--- Short problem ---
Please copy the data below word for word, reproducing every line in full.

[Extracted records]

——————

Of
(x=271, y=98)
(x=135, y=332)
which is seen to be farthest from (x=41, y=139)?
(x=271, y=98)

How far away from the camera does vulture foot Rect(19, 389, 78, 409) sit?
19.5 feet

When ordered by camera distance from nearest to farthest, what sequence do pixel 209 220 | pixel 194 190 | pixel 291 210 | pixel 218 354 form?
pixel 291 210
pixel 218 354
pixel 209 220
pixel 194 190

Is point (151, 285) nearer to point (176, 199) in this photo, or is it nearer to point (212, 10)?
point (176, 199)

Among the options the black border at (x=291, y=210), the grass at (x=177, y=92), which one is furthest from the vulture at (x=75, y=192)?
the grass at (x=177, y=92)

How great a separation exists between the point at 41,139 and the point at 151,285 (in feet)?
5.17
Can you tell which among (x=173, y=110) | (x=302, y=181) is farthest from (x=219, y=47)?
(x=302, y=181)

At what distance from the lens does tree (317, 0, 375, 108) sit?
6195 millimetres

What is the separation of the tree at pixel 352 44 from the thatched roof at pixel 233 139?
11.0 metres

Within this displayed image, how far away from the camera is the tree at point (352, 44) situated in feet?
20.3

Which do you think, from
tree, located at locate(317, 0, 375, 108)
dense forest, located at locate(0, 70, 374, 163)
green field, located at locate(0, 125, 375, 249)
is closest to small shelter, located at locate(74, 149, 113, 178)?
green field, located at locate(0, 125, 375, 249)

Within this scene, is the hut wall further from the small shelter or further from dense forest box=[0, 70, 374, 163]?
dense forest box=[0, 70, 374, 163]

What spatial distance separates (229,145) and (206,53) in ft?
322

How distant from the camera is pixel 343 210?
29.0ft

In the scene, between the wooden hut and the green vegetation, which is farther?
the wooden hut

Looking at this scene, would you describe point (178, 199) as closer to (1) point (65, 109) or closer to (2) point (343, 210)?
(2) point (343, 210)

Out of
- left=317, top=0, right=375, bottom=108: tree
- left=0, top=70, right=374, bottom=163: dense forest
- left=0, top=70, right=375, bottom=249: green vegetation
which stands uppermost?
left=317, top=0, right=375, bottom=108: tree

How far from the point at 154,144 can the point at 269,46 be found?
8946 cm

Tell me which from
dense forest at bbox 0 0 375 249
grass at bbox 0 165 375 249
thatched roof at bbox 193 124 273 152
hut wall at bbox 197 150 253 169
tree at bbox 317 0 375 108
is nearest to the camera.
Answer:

——————

--- Problem solution ---
Of
(x=271, y=98)
(x=135, y=332)
which is seen to be farthest from (x=41, y=139)?
(x=271, y=98)

How far away from the camera does vulture foot Rect(19, 389, 78, 409) sit?
19.5 feet

When ordered by camera distance from nearest to farthest, what sequence do pixel 209 220 | pixel 194 190 | pixel 291 210 | pixel 218 354 form?
pixel 291 210
pixel 218 354
pixel 209 220
pixel 194 190

Is point (151, 285) nearer to point (176, 199) in this photo, or is it nearer to point (212, 10)?
point (176, 199)

Among the options the black border at (x=291, y=210), the grass at (x=177, y=92), which one is furthest from the vulture at (x=75, y=192)?
the grass at (x=177, y=92)

How great a separation exists between the point at 41,139 and the point at 151,285 (in feet)?
5.17
Can you tell which among (x=173, y=110) | (x=302, y=181) is farthest from (x=219, y=47)?
(x=302, y=181)

At what distance from the lens does tree (317, 0, 375, 108) sit?
6195 millimetres

What is the separation of the tree at pixel 352 44 from the thatched roof at pixel 233 139?
11.0 metres

Within this displayed image, how far away from the camera is the tree at point (352, 44) situated in feet?
20.3

Which do you think, from
tree, located at locate(317, 0, 375, 108)
dense forest, located at locate(0, 70, 374, 163)
green field, located at locate(0, 125, 375, 249)
is closest to small shelter, located at locate(74, 149, 113, 178)?
green field, located at locate(0, 125, 375, 249)

Within this scene, is the hut wall further from the small shelter or further from dense forest box=[0, 70, 374, 163]?
dense forest box=[0, 70, 374, 163]

What spatial distance separates (229,145) and (206,53) in ft?
322

How distant from the camera is pixel 343 210?
29.0ft

In the scene, between the wooden hut and the green vegetation, which is farther?
the wooden hut

Looking at this scene, would you describe point (178, 199) as closer to (1) point (65, 109) or closer to (2) point (343, 210)?
(2) point (343, 210)

Out of
- left=317, top=0, right=375, bottom=108: tree
- left=0, top=70, right=374, bottom=163: dense forest
- left=0, top=70, right=375, bottom=249: green vegetation
which stands uppermost?
left=317, top=0, right=375, bottom=108: tree

How far from the point at 154,144 can the point at 269,46 be found?
8946 cm

Tell me which from
dense forest at bbox 0 0 375 249
grass at bbox 0 165 375 249
thatched roof at bbox 193 124 273 152
hut wall at bbox 197 150 253 169
tree at bbox 317 0 375 108
is nearest to the camera.
Answer:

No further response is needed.